Anticoagulation in cancer-associated thromboembolism with thrombocytopenia: a prospective, multi-center cohort study.

Venous thromboembolism (VTE) with concurrent thrombocytopenia is frequently encountered in patients with cancer. Therapeutic anticoagulation in the setting of thrombocytopenia is associated with a high risk of hemorrhage.

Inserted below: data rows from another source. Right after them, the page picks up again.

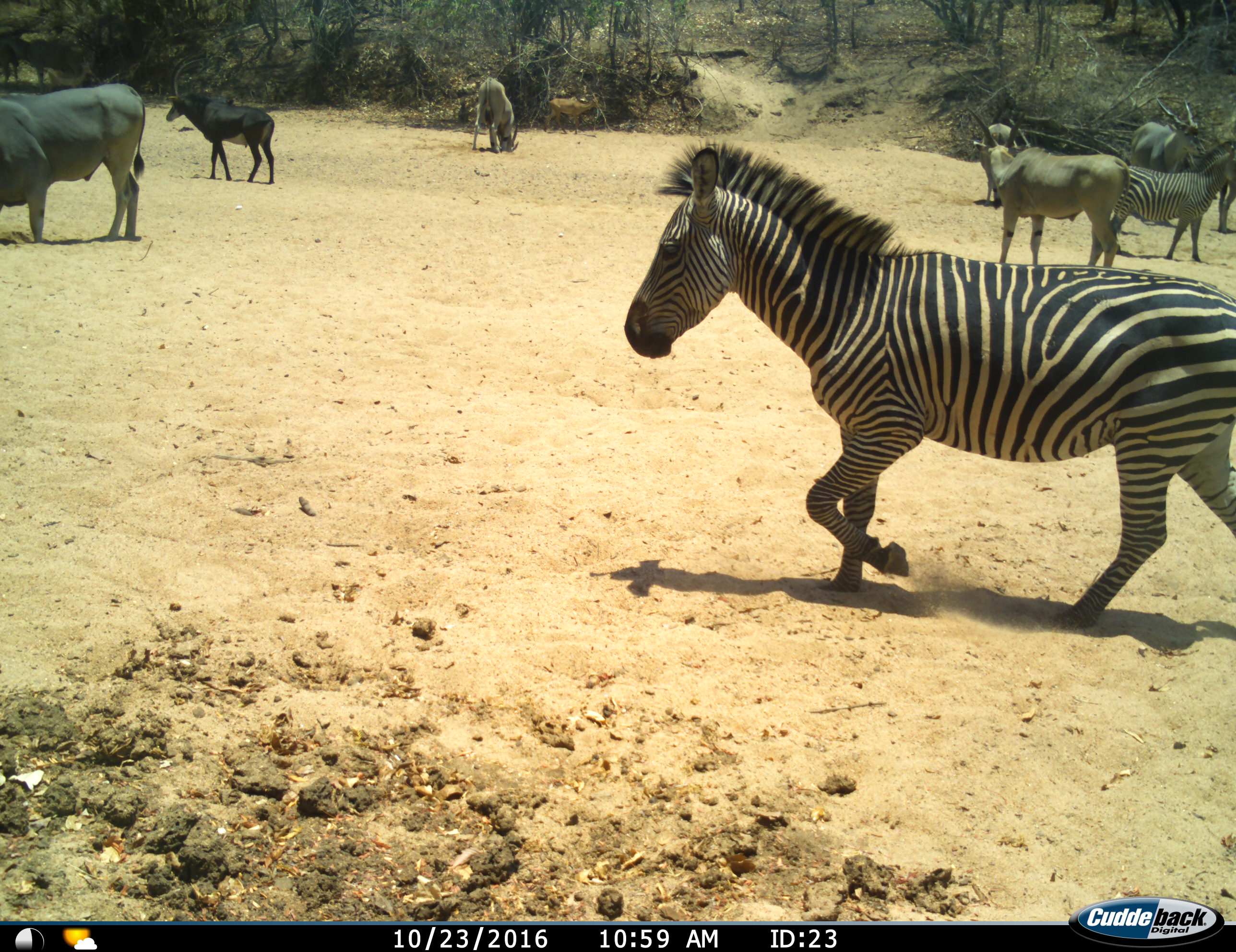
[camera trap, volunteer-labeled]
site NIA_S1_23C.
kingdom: Animalia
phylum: Chordata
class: Mammalia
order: Artiodactyla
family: Bovidae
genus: Tragelaphus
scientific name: Tragelaphus oryx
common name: eland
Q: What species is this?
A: Eland (Tragelaphus oryx).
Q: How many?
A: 5.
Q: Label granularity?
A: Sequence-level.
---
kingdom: Animalia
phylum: Chordata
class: Mammalia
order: Artiodactyla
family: Bovidae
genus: Hippotragus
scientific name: Hippotragus niger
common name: sable antelope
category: sable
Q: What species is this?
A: Sable (sable antelope) (Hippotragus niger).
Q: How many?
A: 1.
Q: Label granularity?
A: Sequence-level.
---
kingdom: Animalia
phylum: Chordata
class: Mammalia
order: Perissodactyla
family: Equidae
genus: Equus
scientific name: Equus quagga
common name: plains zebra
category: zebraplains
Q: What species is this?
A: Zebraplains (plains zebra) (Equus quagga).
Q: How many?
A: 2.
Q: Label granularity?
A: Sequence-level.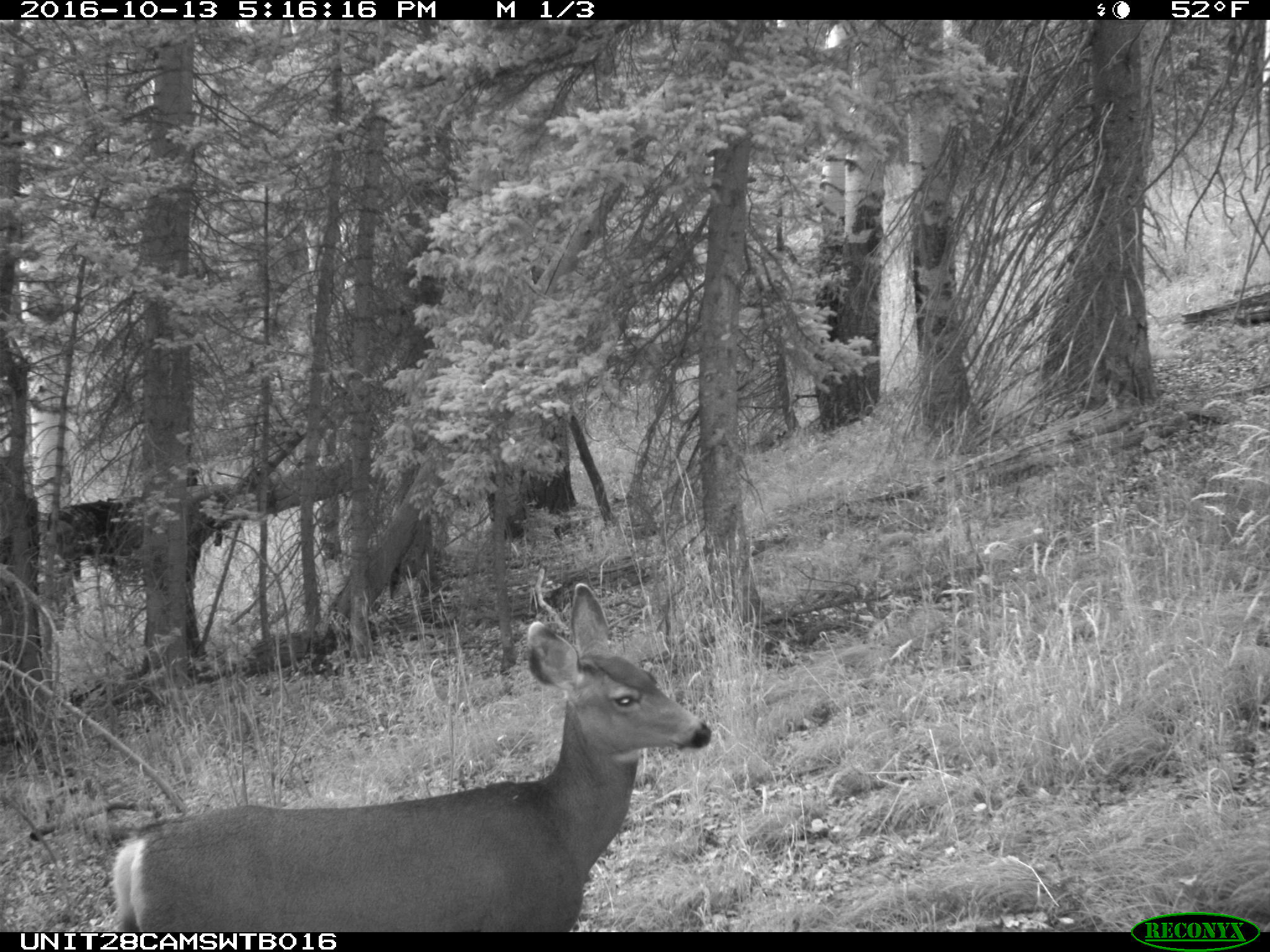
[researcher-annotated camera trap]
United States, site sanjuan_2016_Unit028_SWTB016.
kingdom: Animalia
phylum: Chordata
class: Mammalia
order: Artiodactyla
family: Cervidae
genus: Odocoileus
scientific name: Odocoileus hemionus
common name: mule deer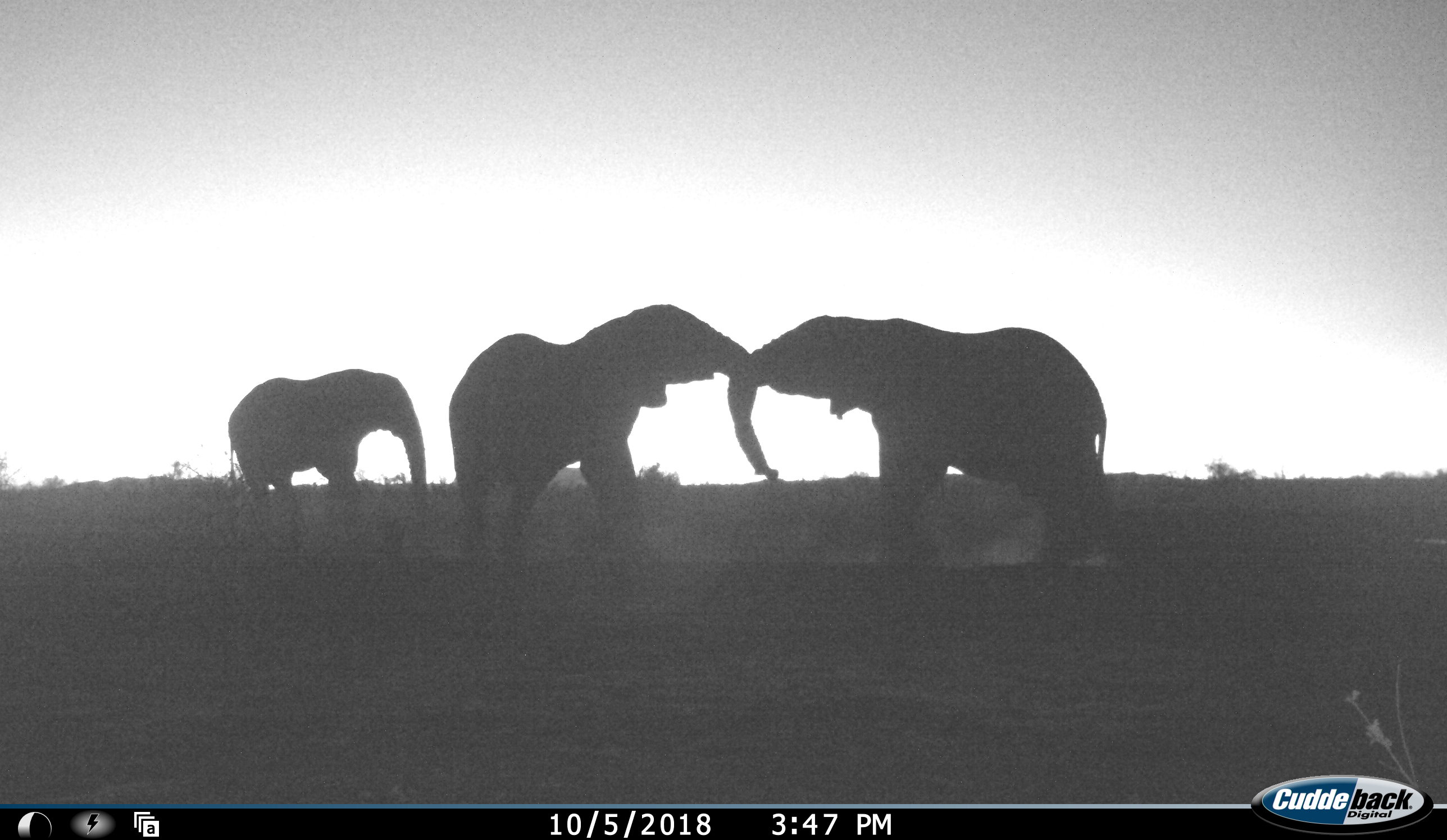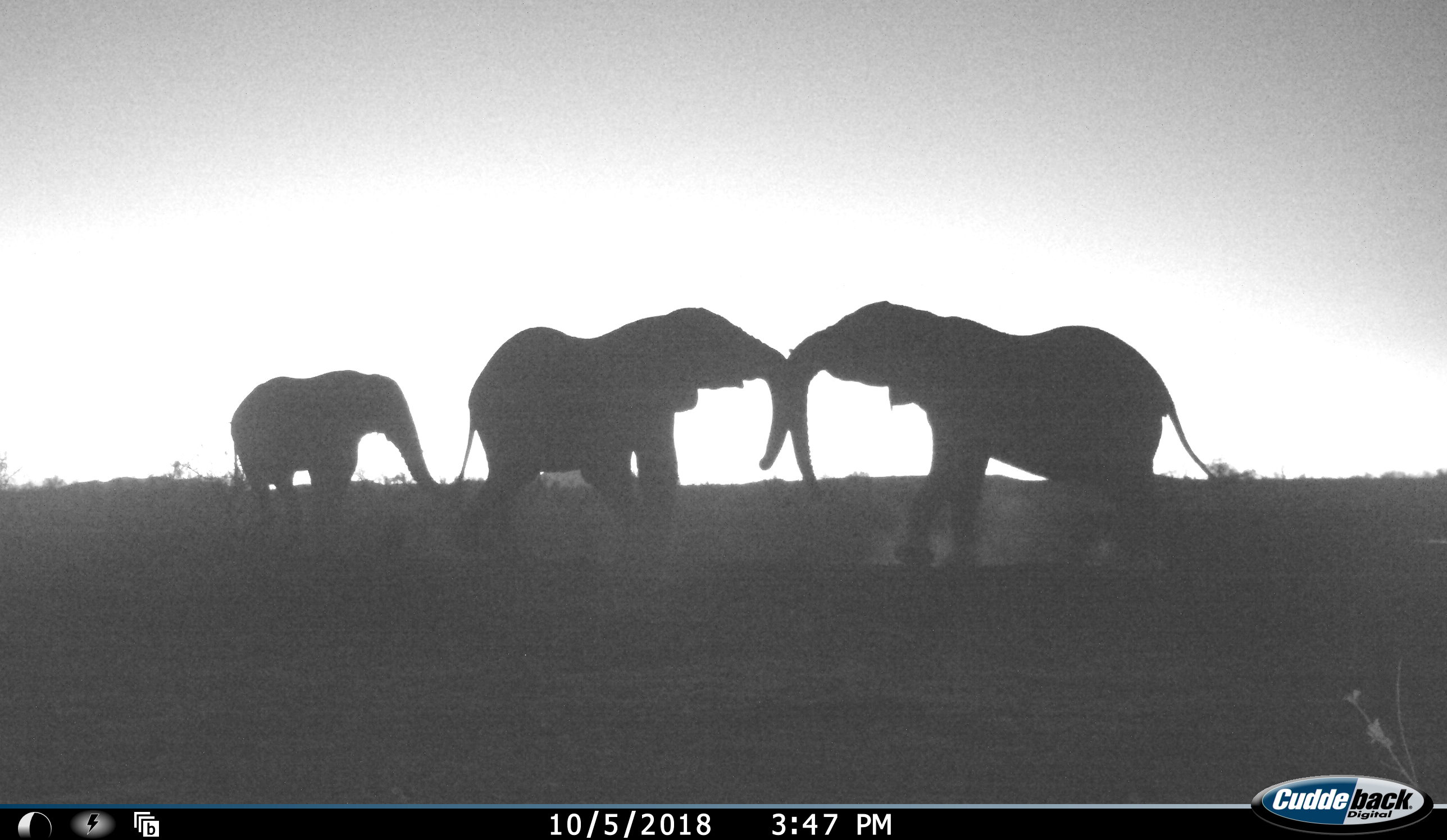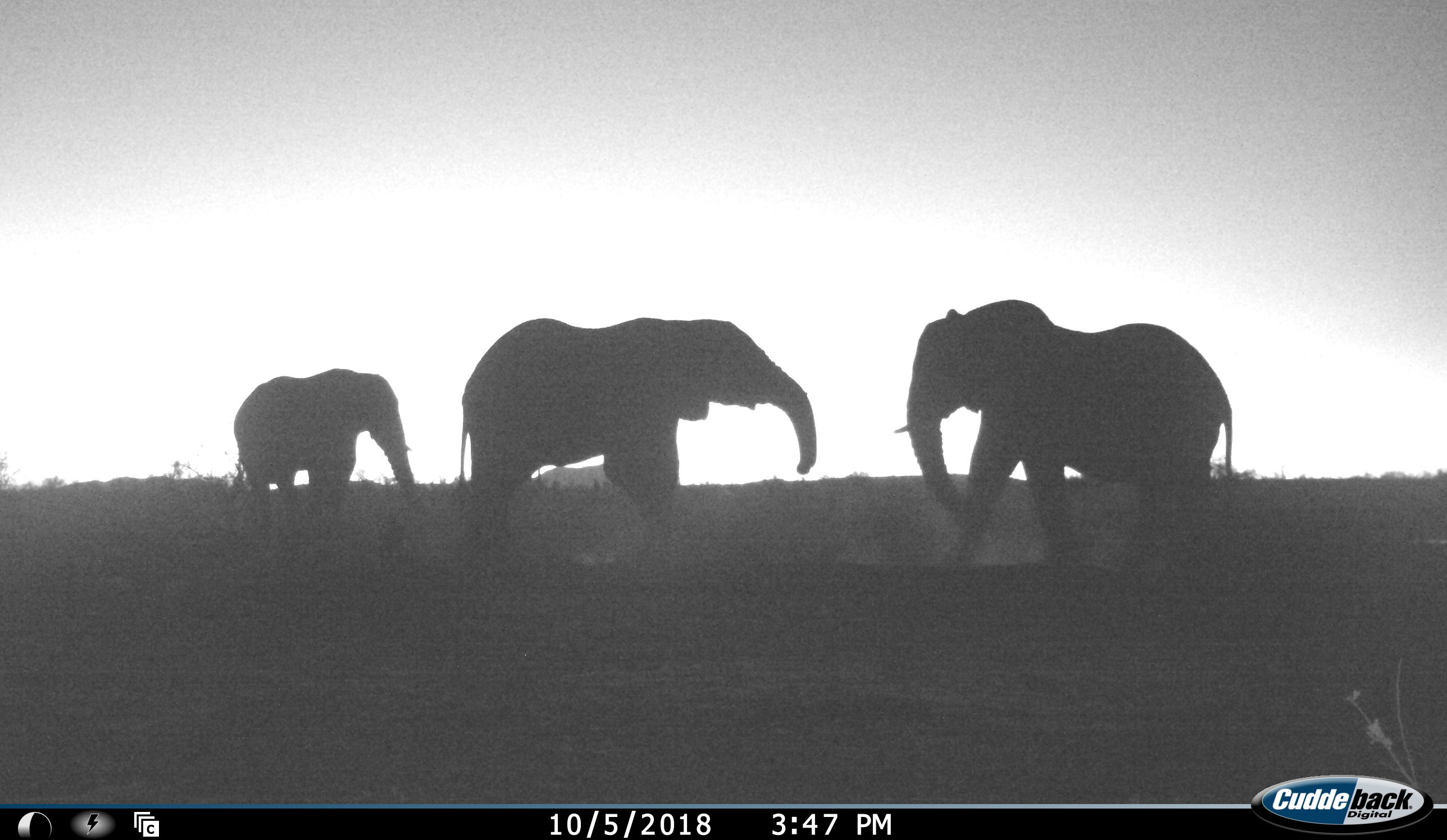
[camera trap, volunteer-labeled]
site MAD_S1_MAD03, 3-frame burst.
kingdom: Animalia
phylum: Chordata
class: Mammalia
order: Proboscidea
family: Elephantidae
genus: Loxodonta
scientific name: Loxodonta africana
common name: african bush elephant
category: elephant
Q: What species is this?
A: Elephant (african bush elephant) (Loxodonta africana).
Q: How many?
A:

Retrospective analyses suggest the utility of modified-dose anticoagulation in this population. To assess the incidence of hemorrhage or thrombosis according to anticoagulation strategy, we performed a prospective, multi-center, observational study. Patients with active malignancy, acute VTE, and concurrent thrombocytopenia (platelet count < 100,000/µL) were enrolled. The cumulative incidences of hemorrhage or recurrent VTE were determined considering death as a competing risk. Primary outcomes were centrally adjudicated and comparisons made according to initial treatment with full-dose or modified-dose anticoagulation. A total of 121 patients were enrolled at six hospitals. Seventy-five patients were initially treated with full-dose anticoagulation (62%), 33 (27%) with modified-dose anticoagulation, while 13 (11%) received no anticoagulation. Most patients who received modified-dose anticoagulation had a hematologic malignancy (31 of 33, 94%) and an acute DVT (28 of 33, 85%). In patients who initially received full-dose anticoagulation, the cumulative incidence of major hemorrhage at 60 days was 12.8% (95% CI, 4.9-20.8%) and 6.6% (95% CI, 2.4-15.7%) in those who received modified-dose anticoagulation (Fine-Gray HR 2.18, 95% CI 1.21-3.93). The cumulative incidence of recurrent VTE at 60 days in patients who initially received full-dose anticoagulation was 5.6% (95% CI, 0.2-11%) and 0% in patients who received modified-dose anticoagulation. In conclusion, modified-dose anticoagulation appears to be a safe alternative to therapeutic anticoagulation in patients with cancer who develop DVT in the setting of thrombocytopenia.